(Beginning of Supplied records)

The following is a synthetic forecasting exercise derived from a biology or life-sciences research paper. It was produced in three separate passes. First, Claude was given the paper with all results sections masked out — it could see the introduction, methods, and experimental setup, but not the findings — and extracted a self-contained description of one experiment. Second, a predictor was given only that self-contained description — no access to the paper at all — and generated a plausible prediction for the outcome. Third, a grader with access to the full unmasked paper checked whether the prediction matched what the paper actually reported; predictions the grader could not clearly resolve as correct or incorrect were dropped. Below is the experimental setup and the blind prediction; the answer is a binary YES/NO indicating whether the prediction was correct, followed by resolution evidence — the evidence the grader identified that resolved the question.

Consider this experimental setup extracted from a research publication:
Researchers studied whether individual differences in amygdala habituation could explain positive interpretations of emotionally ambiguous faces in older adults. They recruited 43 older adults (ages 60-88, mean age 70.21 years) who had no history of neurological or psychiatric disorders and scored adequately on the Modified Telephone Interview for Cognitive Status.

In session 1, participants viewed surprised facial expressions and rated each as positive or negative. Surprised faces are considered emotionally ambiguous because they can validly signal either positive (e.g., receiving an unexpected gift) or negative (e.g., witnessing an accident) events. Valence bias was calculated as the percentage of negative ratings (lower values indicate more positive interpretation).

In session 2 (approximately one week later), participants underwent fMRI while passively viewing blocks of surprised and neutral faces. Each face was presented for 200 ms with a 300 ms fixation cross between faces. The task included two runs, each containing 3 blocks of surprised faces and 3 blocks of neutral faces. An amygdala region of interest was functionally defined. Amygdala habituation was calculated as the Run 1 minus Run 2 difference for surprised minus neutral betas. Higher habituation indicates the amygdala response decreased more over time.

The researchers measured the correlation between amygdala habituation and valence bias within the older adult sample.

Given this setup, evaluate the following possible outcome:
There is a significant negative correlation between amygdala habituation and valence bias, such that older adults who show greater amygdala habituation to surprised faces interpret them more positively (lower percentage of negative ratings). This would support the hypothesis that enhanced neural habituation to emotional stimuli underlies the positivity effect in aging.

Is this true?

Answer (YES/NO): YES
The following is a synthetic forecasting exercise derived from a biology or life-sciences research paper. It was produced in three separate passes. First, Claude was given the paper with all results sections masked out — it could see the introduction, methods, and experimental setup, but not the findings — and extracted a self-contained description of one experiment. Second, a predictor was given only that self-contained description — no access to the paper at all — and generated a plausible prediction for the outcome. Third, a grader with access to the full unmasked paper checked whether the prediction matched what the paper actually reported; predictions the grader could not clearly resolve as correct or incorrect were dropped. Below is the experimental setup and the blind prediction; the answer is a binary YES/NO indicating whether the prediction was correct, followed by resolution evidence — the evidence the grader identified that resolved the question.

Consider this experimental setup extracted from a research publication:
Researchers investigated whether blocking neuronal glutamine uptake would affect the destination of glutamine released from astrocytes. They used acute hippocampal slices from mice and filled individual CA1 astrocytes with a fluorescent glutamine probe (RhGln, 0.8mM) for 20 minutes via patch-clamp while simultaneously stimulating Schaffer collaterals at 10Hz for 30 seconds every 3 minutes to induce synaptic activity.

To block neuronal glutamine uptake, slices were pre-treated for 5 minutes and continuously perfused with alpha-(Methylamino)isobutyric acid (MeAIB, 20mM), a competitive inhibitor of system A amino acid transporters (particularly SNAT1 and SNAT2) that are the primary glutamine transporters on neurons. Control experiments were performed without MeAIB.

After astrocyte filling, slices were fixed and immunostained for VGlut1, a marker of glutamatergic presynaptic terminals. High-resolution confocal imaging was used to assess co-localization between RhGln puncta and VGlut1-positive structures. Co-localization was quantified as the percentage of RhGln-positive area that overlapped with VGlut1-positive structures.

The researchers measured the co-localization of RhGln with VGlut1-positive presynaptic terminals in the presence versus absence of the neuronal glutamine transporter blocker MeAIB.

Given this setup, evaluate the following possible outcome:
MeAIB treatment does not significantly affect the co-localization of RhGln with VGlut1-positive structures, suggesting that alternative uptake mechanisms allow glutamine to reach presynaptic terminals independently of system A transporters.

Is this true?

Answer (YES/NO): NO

(End of Supplied records)

## Required work
Lines after the one containing "Researchers studied whether" are not part of the task. Output the entries exactly from their first line through that one.

## Your response
The following is a synthetic forecasting exercise derived from a biology or life-sciences research paper. It was produced in three separate passes. First, Claude was given the paper with all results sections masked out — it could see the introduction, methods, and experimental setup, but not the findings — and extracted a self-contained description of one experiment. Second, a predictor was given only that self-contained description — no access to the paper at all — and generated a plausible prediction for the outcome. Third, a grader with access to the full unmasked paper checked whether the prediction matched what the paper actually reported; predictions the grader could not clearly resolve as correct or incorrect were dropped. Below is the experimental setup and the blind prediction; the answer is a binary YES/NO indicating whether the prediction was correct, followed by resolution evidence — the evidence the grader identified that resolved the question.

Consider this experimental setup extracted from a research publication:
Researchers studied whether individual differences in amygdala habituation could explain positive interpretations of emotionally ambiguous faces in older adults. They recruited 43 older adults (ages 60-88, mean age 70.21 years) who had no history of neurological or psychiatric disorders and scored adequately on the Modified Telephone Interview for Cognitive Status.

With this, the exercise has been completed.